▸ **DOCUMENT PASSAGE**:
* * * * * * * * *

Gojumbos: Home of Men's Cross Country and Track & Field at Tufts University

What I Did Over My Summer Vacation, by TUXC

(9/13/2010 6:57 AM) See more Photos    

In more ways than one, the men of TUXC epitomize the values of their school. They perennially have a team GPA above the University average. As tour guides, RAs, and pre-orientation leaders, they are active citizens and leaders both on and off the track. They arrive on campus in August from near and far, from Concord to California, and bring their diverse personal experiences in pursuit of a common team goal. This past summer was no exception. The Jumbos scattered far and wide—from East Africa to the Arctic Circle to the Comp Sci department on campus—traveling, volunteering, researching, growing food, and training with World Record holders. All in ten weeks’ time.

* * * * * * * * *

▸ **EXTRACTED INFORMATION**:
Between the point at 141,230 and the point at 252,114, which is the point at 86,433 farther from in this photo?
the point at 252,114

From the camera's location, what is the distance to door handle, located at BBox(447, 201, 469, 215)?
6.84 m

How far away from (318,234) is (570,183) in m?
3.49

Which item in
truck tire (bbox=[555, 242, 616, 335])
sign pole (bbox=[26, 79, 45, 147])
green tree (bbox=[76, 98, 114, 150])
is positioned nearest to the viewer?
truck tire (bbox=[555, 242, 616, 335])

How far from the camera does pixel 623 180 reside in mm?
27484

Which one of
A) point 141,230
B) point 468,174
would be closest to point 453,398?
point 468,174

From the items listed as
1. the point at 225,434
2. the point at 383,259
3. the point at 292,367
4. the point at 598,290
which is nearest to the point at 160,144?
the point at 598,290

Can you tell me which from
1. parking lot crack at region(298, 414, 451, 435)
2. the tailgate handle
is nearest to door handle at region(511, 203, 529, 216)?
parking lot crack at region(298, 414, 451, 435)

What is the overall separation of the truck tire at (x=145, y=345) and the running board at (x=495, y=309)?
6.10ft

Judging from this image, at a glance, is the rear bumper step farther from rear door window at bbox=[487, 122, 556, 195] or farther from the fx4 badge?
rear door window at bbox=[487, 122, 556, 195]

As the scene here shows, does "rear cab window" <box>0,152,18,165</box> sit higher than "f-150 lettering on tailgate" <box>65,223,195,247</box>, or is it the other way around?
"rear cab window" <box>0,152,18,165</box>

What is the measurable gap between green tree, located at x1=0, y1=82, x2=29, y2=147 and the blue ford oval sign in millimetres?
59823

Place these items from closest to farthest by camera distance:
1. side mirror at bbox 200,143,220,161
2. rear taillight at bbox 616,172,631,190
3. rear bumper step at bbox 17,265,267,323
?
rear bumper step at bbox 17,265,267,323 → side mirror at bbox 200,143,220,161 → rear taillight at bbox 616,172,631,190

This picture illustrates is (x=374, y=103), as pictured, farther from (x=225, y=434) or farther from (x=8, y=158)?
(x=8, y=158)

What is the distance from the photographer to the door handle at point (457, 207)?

* * * * * * * * *

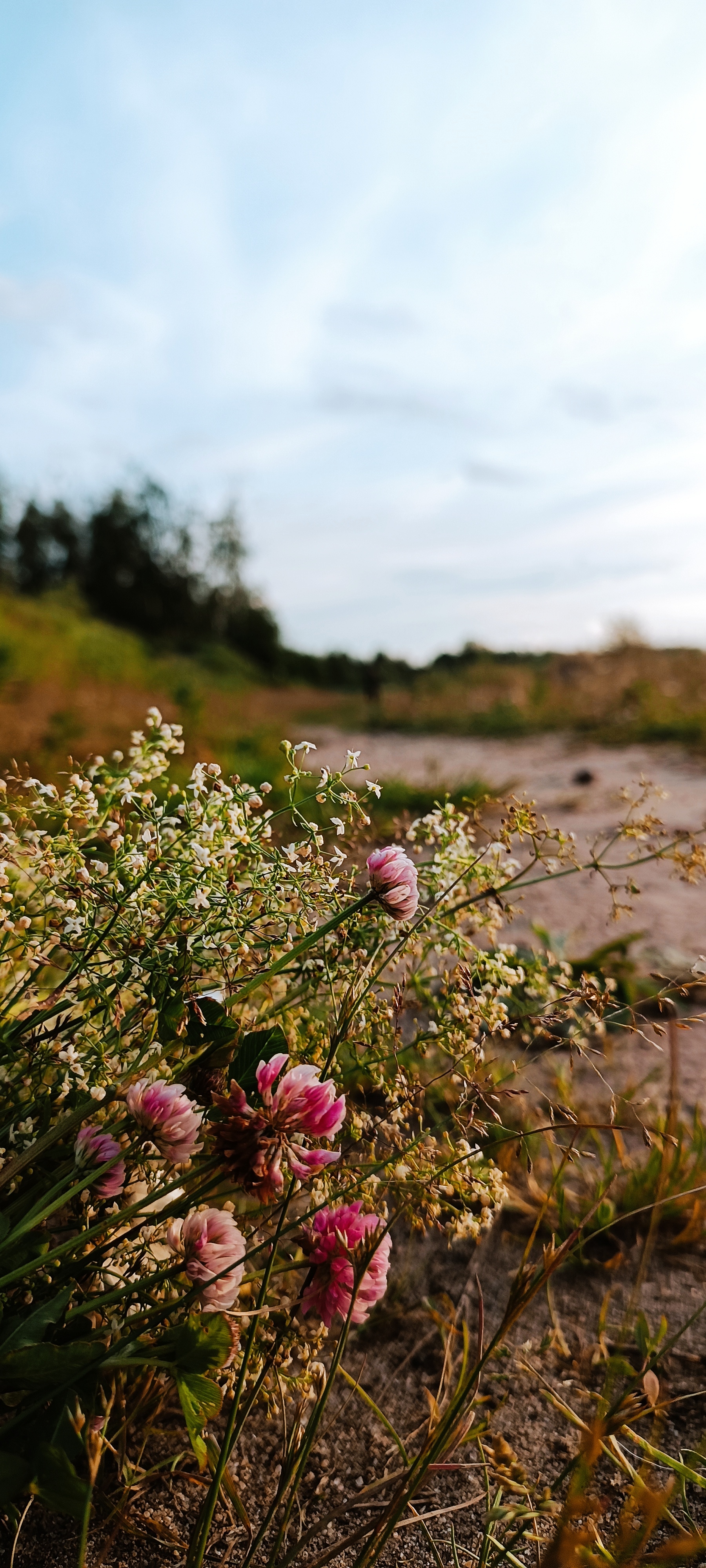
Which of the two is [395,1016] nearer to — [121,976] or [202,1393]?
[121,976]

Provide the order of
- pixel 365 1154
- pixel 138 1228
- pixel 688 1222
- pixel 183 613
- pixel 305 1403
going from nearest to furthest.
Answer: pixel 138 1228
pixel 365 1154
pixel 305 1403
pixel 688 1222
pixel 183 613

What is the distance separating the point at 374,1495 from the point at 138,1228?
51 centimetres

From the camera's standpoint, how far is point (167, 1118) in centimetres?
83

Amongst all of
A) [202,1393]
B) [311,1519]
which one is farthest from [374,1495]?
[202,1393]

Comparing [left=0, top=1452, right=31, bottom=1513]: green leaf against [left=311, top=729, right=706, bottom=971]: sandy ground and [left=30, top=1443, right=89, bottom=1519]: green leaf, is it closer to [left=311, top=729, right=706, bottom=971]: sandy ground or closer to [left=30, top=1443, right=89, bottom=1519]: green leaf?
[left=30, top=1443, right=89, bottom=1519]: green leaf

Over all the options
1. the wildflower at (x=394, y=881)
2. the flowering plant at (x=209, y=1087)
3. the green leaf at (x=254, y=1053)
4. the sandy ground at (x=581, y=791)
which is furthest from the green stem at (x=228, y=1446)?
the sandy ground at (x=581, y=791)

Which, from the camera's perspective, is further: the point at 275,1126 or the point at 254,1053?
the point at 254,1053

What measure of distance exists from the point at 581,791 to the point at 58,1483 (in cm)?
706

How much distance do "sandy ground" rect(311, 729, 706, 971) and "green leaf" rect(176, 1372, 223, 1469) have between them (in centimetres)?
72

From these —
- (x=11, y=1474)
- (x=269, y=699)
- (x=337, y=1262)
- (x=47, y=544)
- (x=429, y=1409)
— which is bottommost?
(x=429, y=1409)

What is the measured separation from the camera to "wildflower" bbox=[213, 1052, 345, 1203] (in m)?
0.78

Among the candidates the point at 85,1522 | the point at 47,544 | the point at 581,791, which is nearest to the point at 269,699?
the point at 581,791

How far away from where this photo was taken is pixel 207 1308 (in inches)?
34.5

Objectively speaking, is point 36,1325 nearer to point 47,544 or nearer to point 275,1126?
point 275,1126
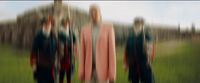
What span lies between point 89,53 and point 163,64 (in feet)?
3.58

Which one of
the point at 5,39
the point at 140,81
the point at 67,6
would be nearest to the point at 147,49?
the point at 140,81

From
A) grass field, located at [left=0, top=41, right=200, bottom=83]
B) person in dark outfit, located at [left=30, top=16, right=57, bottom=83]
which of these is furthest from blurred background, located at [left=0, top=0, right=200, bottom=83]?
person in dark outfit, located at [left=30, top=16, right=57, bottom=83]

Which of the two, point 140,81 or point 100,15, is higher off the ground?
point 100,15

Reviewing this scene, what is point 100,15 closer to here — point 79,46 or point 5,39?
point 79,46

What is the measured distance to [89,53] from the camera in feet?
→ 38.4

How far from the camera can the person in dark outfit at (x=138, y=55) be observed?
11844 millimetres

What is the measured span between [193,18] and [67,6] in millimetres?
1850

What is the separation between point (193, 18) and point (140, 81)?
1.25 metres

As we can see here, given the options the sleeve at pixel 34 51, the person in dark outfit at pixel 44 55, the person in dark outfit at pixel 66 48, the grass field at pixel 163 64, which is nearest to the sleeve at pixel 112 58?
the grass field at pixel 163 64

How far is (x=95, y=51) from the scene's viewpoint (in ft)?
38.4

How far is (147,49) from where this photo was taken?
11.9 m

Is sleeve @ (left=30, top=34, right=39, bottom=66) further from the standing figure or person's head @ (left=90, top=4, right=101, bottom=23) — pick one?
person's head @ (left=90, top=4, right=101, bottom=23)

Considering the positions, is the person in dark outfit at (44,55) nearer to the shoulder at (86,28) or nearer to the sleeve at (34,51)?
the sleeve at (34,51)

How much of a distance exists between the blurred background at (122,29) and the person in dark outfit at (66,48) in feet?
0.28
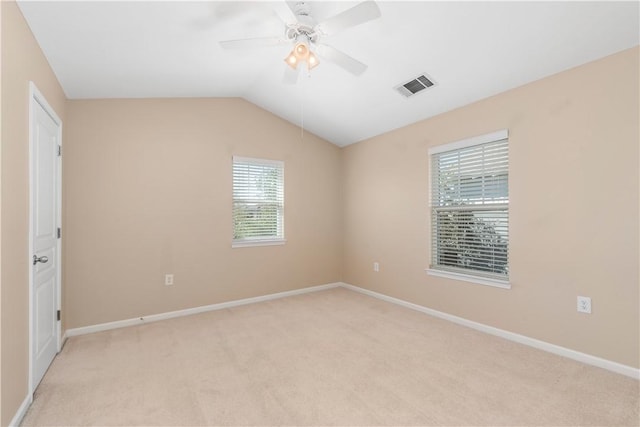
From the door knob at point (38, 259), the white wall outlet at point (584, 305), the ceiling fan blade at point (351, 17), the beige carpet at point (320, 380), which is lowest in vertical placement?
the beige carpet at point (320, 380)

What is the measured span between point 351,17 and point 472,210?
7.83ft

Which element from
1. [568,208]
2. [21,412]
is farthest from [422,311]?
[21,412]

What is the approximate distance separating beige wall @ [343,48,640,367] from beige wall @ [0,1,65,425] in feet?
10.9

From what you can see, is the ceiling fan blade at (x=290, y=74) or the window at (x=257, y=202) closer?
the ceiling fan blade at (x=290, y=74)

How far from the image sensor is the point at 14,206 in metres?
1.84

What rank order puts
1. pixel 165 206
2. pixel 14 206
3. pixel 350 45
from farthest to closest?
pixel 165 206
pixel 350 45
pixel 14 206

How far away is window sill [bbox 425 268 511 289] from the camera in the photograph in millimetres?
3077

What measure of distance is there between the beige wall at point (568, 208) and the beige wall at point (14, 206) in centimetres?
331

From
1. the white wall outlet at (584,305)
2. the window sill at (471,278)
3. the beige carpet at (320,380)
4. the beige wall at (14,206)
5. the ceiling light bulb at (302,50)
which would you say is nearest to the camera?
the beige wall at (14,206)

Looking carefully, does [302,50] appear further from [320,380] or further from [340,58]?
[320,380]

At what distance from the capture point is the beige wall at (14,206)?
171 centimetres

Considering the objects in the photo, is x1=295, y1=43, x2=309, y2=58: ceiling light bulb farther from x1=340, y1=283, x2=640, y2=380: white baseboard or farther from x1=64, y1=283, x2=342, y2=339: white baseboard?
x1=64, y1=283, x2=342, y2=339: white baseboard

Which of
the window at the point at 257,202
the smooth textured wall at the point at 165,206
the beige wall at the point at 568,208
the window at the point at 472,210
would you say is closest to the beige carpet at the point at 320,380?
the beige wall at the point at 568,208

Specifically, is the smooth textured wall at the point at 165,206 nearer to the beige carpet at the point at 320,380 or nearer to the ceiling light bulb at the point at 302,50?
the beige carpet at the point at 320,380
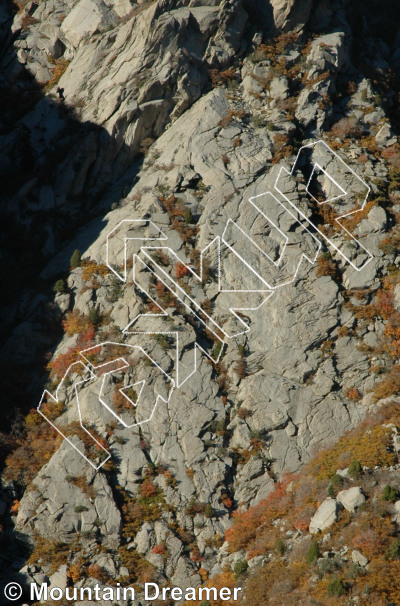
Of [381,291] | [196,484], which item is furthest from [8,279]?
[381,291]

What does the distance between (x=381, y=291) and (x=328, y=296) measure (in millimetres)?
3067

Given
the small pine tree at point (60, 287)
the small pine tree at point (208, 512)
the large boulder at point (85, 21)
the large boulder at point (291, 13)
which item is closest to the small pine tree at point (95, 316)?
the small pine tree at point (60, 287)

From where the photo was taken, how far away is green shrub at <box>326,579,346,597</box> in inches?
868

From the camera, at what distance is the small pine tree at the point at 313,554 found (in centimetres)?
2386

* * * * * * * * *

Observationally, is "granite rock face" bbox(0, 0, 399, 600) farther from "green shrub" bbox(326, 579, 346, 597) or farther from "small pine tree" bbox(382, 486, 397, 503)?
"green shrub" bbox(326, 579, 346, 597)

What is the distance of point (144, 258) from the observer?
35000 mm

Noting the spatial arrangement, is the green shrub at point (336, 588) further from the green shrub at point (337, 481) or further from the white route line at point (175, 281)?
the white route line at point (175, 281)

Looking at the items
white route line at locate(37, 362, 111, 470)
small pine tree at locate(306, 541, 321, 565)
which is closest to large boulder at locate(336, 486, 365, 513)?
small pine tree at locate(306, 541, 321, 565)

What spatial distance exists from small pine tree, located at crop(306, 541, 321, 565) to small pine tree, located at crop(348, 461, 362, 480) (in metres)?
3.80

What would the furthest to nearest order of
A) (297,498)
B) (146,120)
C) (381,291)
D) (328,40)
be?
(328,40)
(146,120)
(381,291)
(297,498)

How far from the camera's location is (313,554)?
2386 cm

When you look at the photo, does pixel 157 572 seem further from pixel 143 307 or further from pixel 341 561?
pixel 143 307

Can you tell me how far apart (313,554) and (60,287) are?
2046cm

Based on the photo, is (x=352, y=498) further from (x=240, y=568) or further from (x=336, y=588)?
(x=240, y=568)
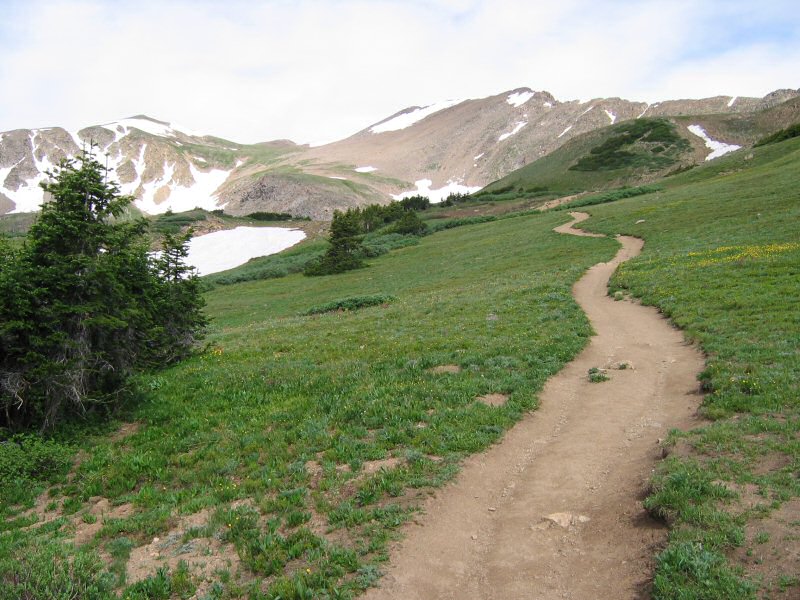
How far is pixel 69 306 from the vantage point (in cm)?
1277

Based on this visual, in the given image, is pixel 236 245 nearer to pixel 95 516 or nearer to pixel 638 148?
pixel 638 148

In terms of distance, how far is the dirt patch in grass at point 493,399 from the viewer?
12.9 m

* * * * * * * * *

▸ **ACTIONS TO TAKE**:
A. According to the team article, how does the team's GPA compare with the University average?
B. Please rewrite the paragraph in the team article that begins "In more ways than one" as a bulleted list, keeping its main facts.

▸ **ANSWERS BELOW**:
A. It is perennially above the University average.

B.
- The men of TUXC embody the values of their school in more ways than one.
- Their team GPA is perennially above the University average.
- As tour guides, RAs, and pre-orientation leaders, they are active citizens and leaders both on and off the track.
- They arrive on campus in August from near and far, from Concord to California, and bring diverse personal experiences to a common team goal.
- This past summer the Jumbos scattered from East Africa to the Arctic Circle to the Comp Sci department on campus.
- In those ten weeks they traveled, volunteered, researched, grew food, and trained with World Record holders.